Während der ARCA-Neutrinodetektor von KM3NeT vor der Küste Siziliens auf die Entdeckung hochenergetischer Neutrinos ausgelegt ist – und kürzlich das bislang energiereichste je gemessene Neutrino nachgewiesen hat – ist der ORCA-Neutrinodetektor auf Neutrinos mit niedrigeren Energien spezialisiert. Er befindet sich rund 40 Kilometer vom französischen Toulon entfernt in einer Tiefe von 2450 Metern unter dem Meeresspiegel. Mit ORCA wollen Forschende vor allem Neutrinooszillationen untersuchen. Es ist dieses Phänomen, das Aufschlüsse darüber liefern kann, ob einige Theorien der Quantengravitation mit ihrer Beschreibung der Raumzeit und der Schwerkraft richtigliegen.
Denn: Neutrino ist nicht gleich Neutrino. Dieses Elementarteilchen kommt in drei unterschiedlichen »Geschmacksrichtungen« daher, als Elektron-Neutrino, Tau-Neutrino oder Muon-Neutrino. Es handelt sich dabei nicht um eine dauerhafte Eigenschaft wie zum Beispiel die elektrische Ladung eines Elementarteilchens, sondern um drei unterschiedliche Quantenzustände, zwischen denen ein Neutrino wechseln kann. Die Wahrscheinlichkeit, am Ende seiner Reise ein als Elektron-Neutrino erzeugtes Elementarteilchen als Tau-, Muon- oder Elektron-Neutrino anzutreffen, hängt dabei unter anderem von der Länge des zurückgelegten Wegs ab. Zusätzlich hängen die Periode und die Amplitude dieser Neutrinooszillationen von der Energie der Neutrinos sowie vom Ausbreitungsmedium ab. Deshalb können Forschende recht genau vorhersagen, mit welcher Wahrscheinlichkeit der ORCA-Detektor die verschiedenen Neutrinotypen registrieren sollte.
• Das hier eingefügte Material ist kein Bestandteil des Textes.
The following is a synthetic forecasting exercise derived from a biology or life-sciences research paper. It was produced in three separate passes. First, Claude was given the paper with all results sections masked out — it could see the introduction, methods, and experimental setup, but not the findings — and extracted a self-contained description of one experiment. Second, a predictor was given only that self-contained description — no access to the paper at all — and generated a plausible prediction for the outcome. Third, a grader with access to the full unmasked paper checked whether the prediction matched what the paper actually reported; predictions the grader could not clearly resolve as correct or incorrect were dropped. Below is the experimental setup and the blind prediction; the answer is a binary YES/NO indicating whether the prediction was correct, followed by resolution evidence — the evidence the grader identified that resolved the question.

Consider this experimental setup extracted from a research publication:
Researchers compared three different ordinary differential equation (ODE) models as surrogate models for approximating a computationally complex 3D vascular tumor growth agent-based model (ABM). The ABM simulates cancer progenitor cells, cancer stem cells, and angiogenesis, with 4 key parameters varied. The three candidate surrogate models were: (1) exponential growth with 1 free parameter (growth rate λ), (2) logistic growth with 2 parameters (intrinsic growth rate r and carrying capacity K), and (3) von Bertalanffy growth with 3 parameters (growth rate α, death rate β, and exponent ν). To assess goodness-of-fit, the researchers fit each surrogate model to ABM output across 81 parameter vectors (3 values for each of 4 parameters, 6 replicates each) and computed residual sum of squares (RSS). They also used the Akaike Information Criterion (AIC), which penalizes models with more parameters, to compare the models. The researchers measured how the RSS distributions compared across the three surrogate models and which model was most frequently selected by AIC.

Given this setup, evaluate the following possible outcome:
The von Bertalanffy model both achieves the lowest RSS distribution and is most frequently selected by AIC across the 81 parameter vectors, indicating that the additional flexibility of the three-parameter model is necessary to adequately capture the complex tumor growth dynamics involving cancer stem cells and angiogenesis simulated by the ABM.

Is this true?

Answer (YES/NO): YES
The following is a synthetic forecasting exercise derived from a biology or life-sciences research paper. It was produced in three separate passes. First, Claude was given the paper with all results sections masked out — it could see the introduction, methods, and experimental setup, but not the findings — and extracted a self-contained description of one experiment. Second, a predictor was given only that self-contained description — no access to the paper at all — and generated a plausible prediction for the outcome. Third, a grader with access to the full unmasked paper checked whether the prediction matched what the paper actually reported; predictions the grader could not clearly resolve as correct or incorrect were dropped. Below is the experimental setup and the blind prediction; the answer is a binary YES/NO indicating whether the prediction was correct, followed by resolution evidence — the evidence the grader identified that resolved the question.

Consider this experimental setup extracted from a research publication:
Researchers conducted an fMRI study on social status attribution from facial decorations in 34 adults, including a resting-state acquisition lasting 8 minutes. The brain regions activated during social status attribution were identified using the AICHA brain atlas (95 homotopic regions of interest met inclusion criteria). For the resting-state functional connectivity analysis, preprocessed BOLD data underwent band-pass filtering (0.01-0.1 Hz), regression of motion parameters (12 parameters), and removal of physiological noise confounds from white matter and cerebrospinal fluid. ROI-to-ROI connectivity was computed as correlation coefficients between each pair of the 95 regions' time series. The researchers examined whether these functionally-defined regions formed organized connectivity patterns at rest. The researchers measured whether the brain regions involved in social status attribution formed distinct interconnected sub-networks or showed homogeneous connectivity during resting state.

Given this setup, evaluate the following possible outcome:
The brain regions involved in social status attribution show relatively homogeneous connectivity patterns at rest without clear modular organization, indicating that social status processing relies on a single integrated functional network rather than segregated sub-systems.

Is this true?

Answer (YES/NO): NO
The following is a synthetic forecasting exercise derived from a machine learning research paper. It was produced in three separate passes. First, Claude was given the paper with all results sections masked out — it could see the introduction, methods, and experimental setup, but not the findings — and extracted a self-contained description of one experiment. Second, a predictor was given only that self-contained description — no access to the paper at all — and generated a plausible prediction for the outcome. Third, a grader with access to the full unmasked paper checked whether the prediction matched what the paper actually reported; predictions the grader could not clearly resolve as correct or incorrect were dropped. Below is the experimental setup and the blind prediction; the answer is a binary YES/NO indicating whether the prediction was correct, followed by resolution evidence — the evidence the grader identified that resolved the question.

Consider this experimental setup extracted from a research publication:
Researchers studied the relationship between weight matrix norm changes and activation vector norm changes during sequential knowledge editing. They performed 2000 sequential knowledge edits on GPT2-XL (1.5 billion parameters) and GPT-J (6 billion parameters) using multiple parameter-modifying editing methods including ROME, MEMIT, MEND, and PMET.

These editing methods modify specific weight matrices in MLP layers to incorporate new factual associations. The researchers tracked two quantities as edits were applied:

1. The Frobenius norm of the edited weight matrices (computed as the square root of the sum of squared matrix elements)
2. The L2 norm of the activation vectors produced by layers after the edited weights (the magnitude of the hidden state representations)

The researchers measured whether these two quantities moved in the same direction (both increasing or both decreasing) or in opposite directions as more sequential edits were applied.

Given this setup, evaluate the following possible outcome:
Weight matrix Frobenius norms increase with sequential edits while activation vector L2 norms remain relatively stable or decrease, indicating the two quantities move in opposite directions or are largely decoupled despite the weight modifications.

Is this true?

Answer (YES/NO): YES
Eine Abweichung von diesen Wahrscheinlichkeiten hingegen könnte ein Hinweis auf Dekohärenz der Neutrinos sein. Dieses Phänomen wird von einigen Theorien der Quantengravitation vorhergesagt, in denen die Raumzeit selbst den Gesetzen der Quantenphysik folgen soll. Während laut der allgemeinen Relativitätstheorie die Schwerkraft keine Kraft im eigentlichen Sinn ist, sondern als Krümmung der Raumzeit beschrieben wird, wäre sie laut diesen Theorien den gleichen quantenphysikalischen Fluktuationen ausgesetzt, wie die anderen drei Grundkräfte der Natur.
Da die Neutrinos mit den Quantenfluktuationen der Schwerkraft wechselwirken würden, wären sie als Quantensystem nicht mehr ungestört, sondern würden Informationen mit ihrer Umwelt austauschen. Die daraus resultierende Dekohärenz würde die Neutrinooszillationen reduzieren und so die Wahrscheinlichkeiten verändern, mit denen ein Neutrinodetektor wie der ORCA-Detektor von KM3NeT die verschiedenen Neutrinotypen registriert.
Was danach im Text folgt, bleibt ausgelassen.